• [What this task involves]
Print every line of the data below word for word, leaving out the pictures.

• [Records supplied]
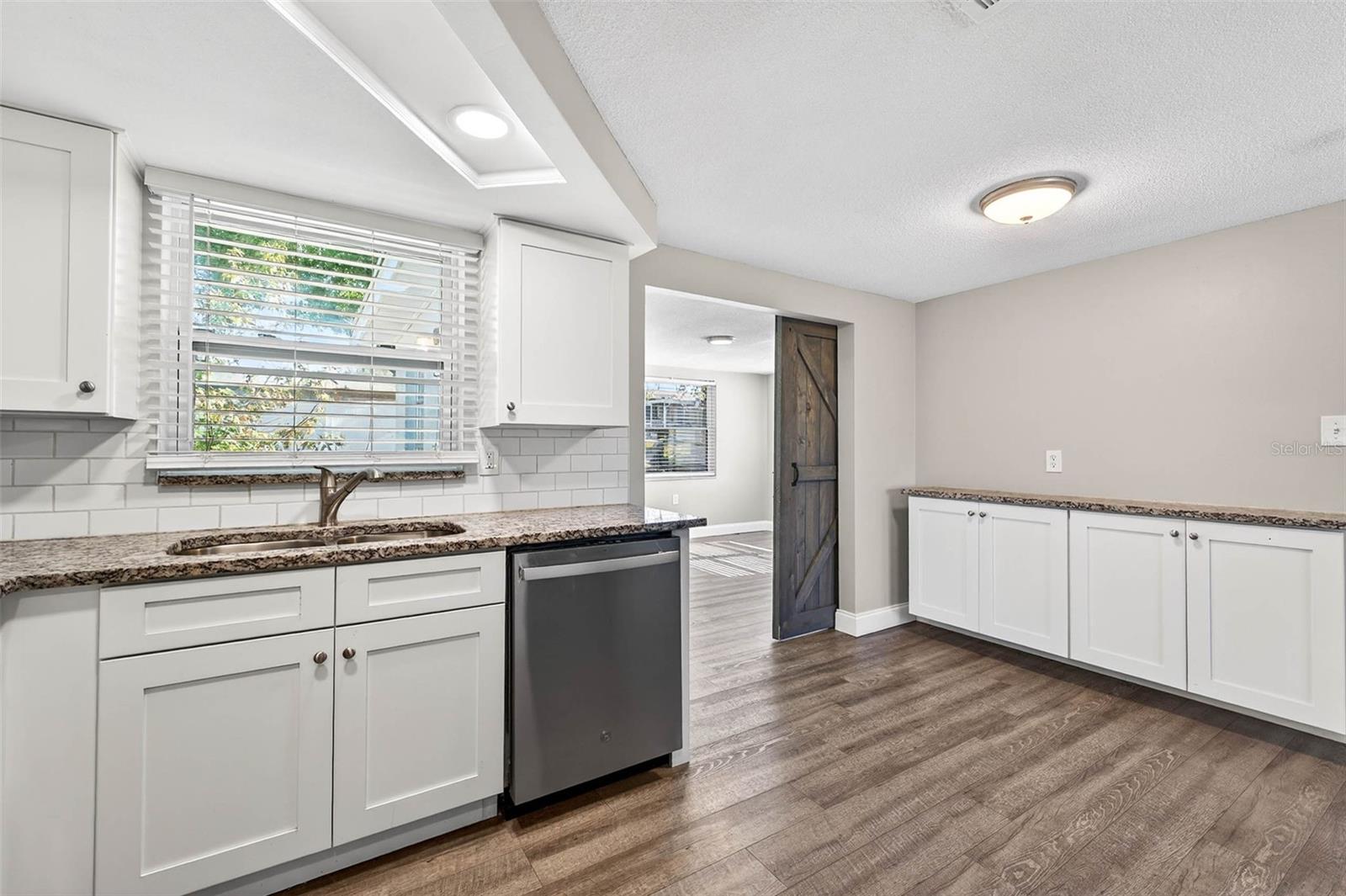 Listing photo id 11 for 9016 Rainbow Lane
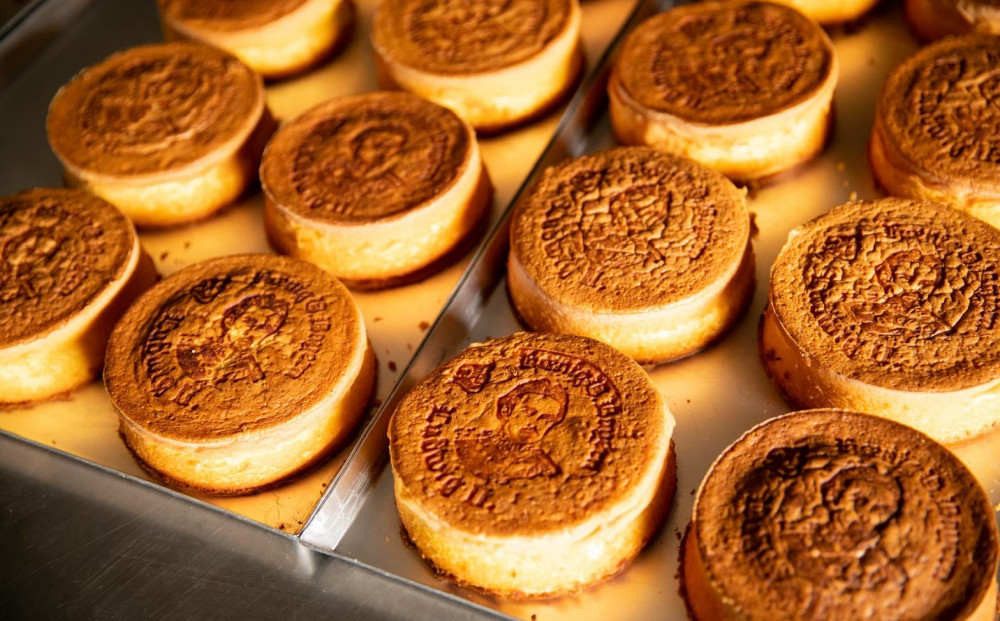 広島浪漫「熟成バターケーキ」ルートヴィヒII世　プレミエ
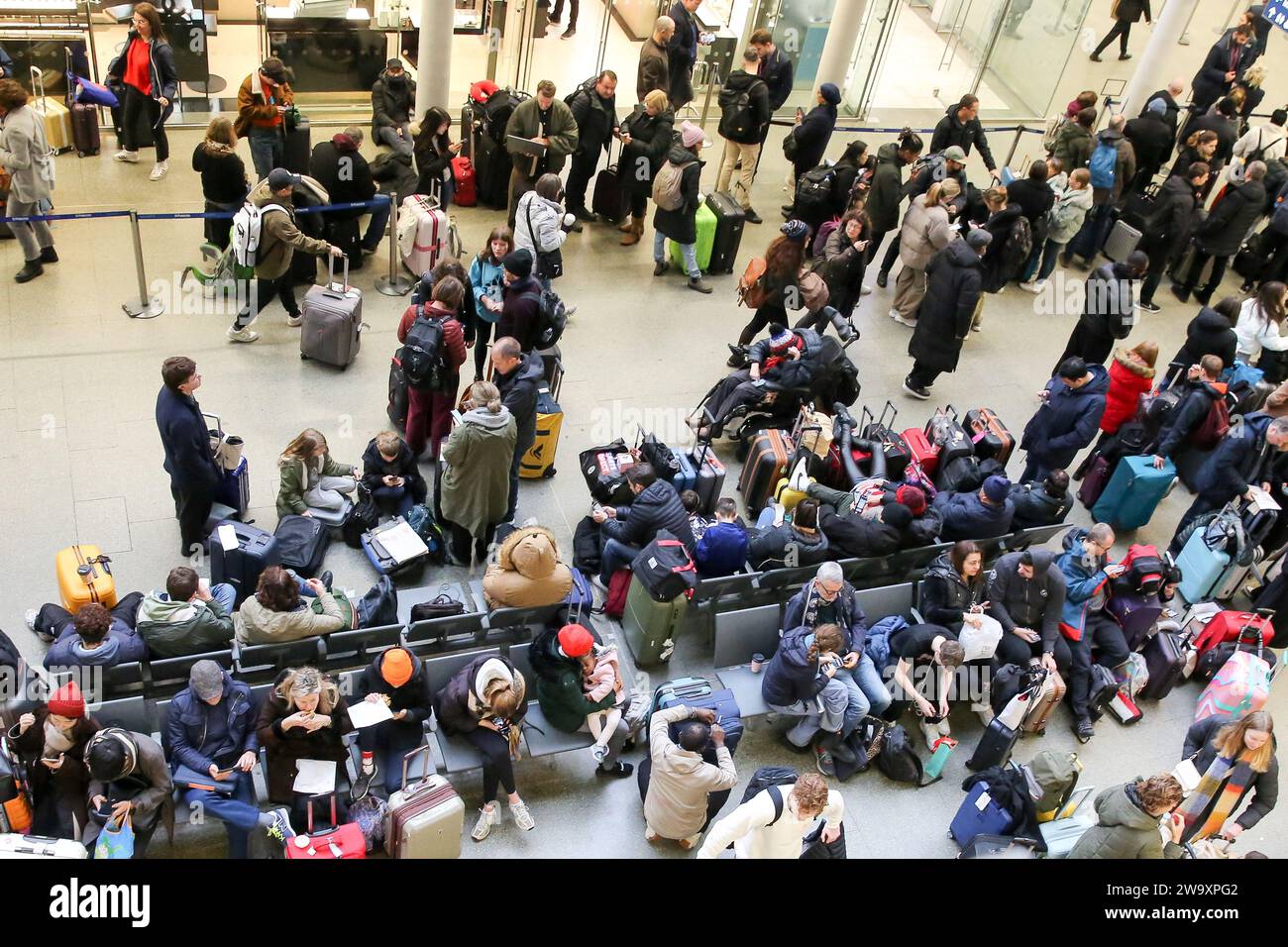 London, Großbritannien. Dezember 2023 31. Gestrandete Passagiere werden am 30. Dezember 2023 am Bahnhof St Pancras in London, Großbritannien, abgebildet. Eurostar-Züge von und nach London wurden am Samstag eingestellt, nachdem ein Tunnel unter der Themse überschwemmt wurde und Tausende von Fahrgästen vor Silvester gestürzt wurden. Quelle: Xinhua/Alamy Live News Stockfoto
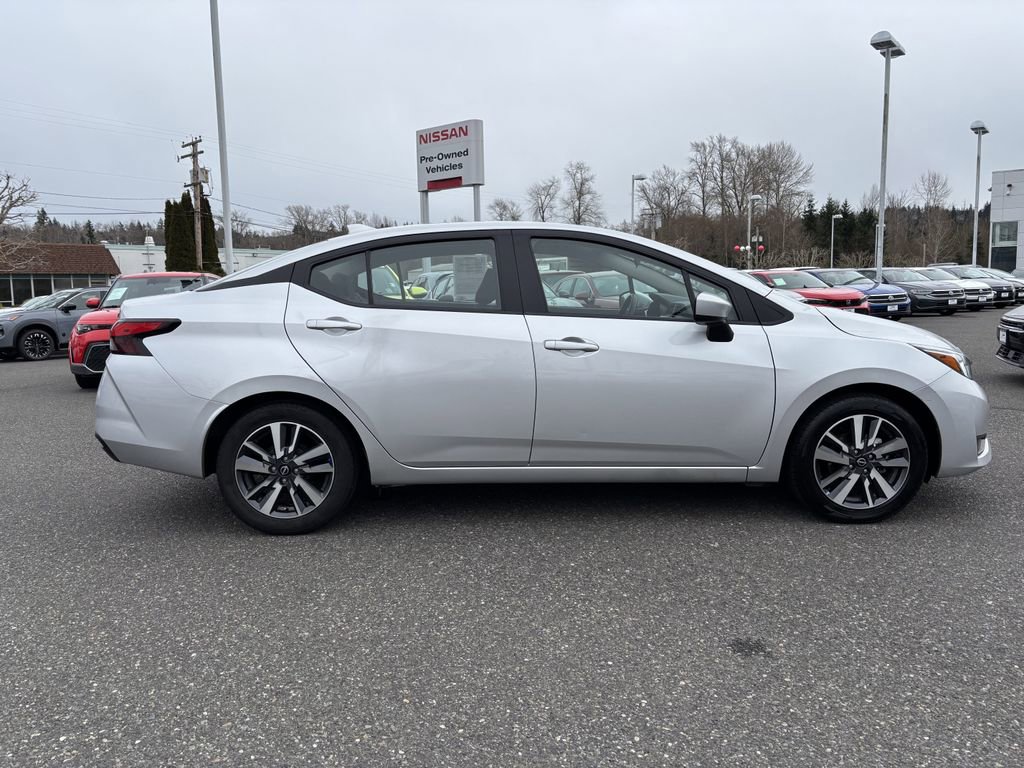 Used 2023 Nissan Versa SV image 8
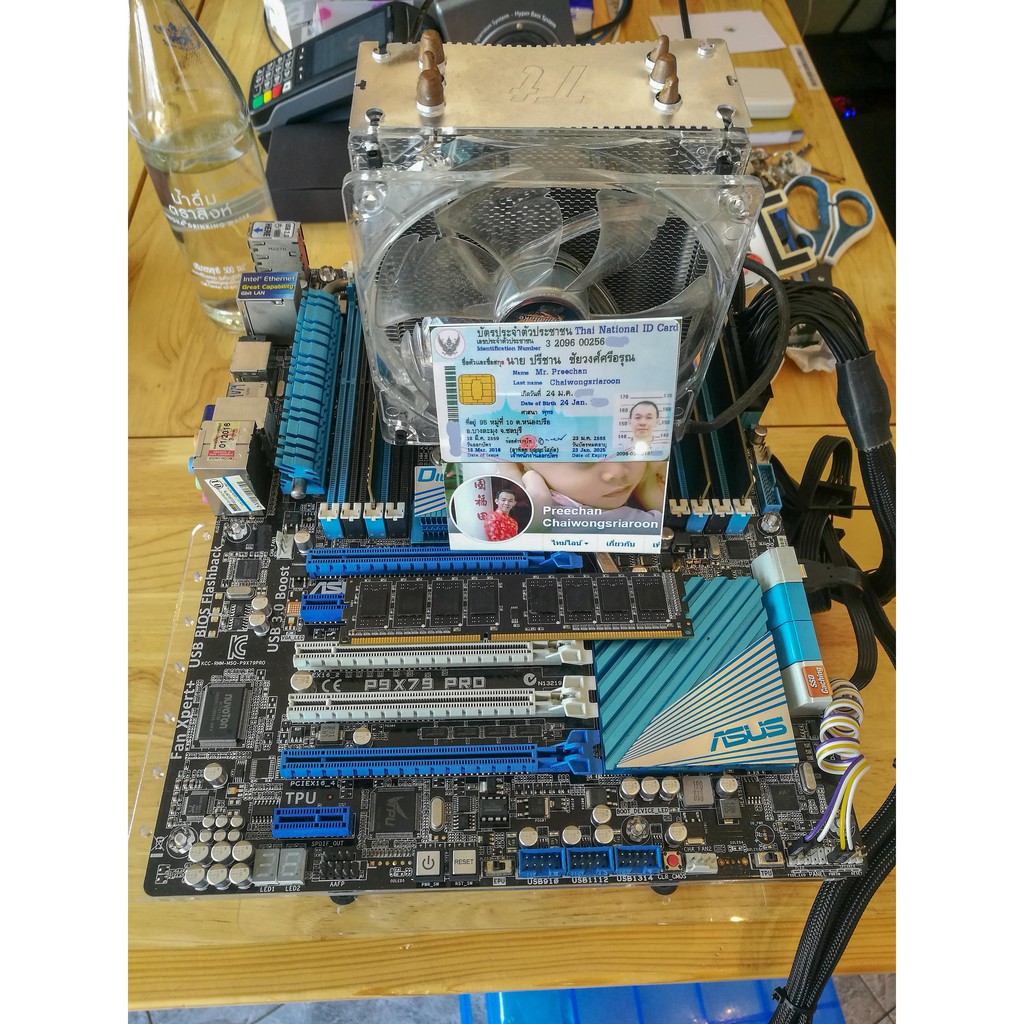 P9X79PRO ＋おまけでi7-3930K、DDR3-1600 8GB×4付属 P9X79PRO ＋おまけでi7-3930K、DDR3-1600 8GB×4付属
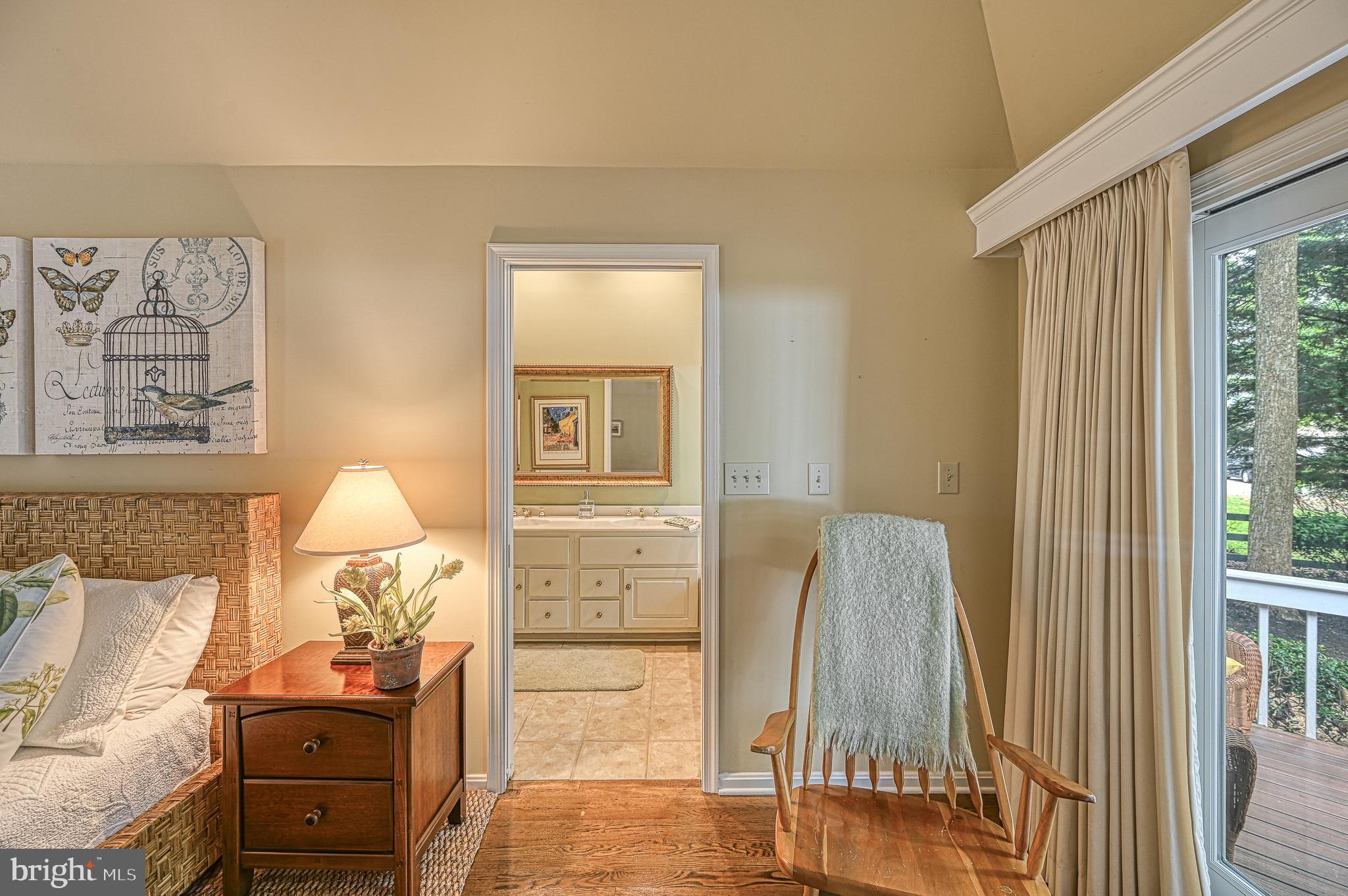 FOXWOOD MANOR - Residential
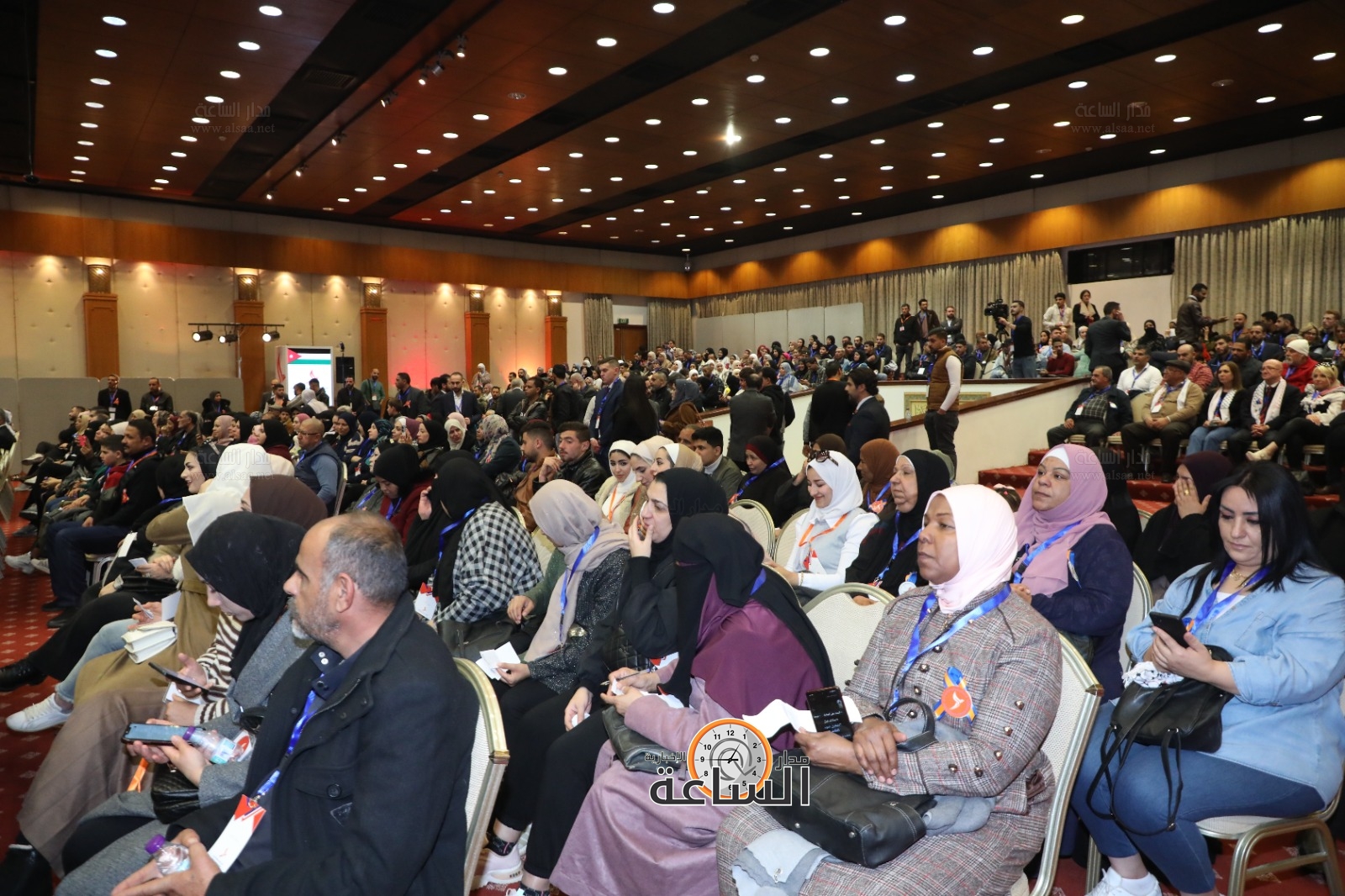 Madar Al-Saa Images 0.6507043530773822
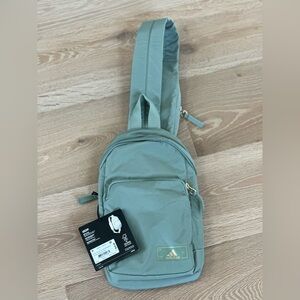 Adidas Essentials 2 Crossbody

• [Answer to this task]
 Listing photo id 11 for 9016 Rainbow Lane
 広島浪漫「熟成バターケーキ」ルートヴィヒII世　プレミエ
 London, Großbritannien. Dezember 2023 31. Gestrandete Passagiere werden am 30. Dezember 2023 am Bahnhof St Pancras in London, Großbritannien, abgebildet. Eurostar-Züge von und nach London wurden am Samstag eingestellt, nachdem ein Tunnel unter der Themse überschwemmt wurde und Tausende von Fahrgästen vor Silvester gestürzt wurden. Quelle: Xinhua/Alamy Live News Stockfoto
 Used 2023 Nissan Versa SV image 8
 P9X79PRO ＋おまけでi7-3930K、DDR3-1600 8GB×4付属 P9X79PRO ＋おまけでi7-3930K、DDR3-1600 8GB×4付属
 FOXWOOD MANOR - Residential
 Madar Al-Saa Images 0.6507043530773822
 Adidas Essentials 2 Crossbody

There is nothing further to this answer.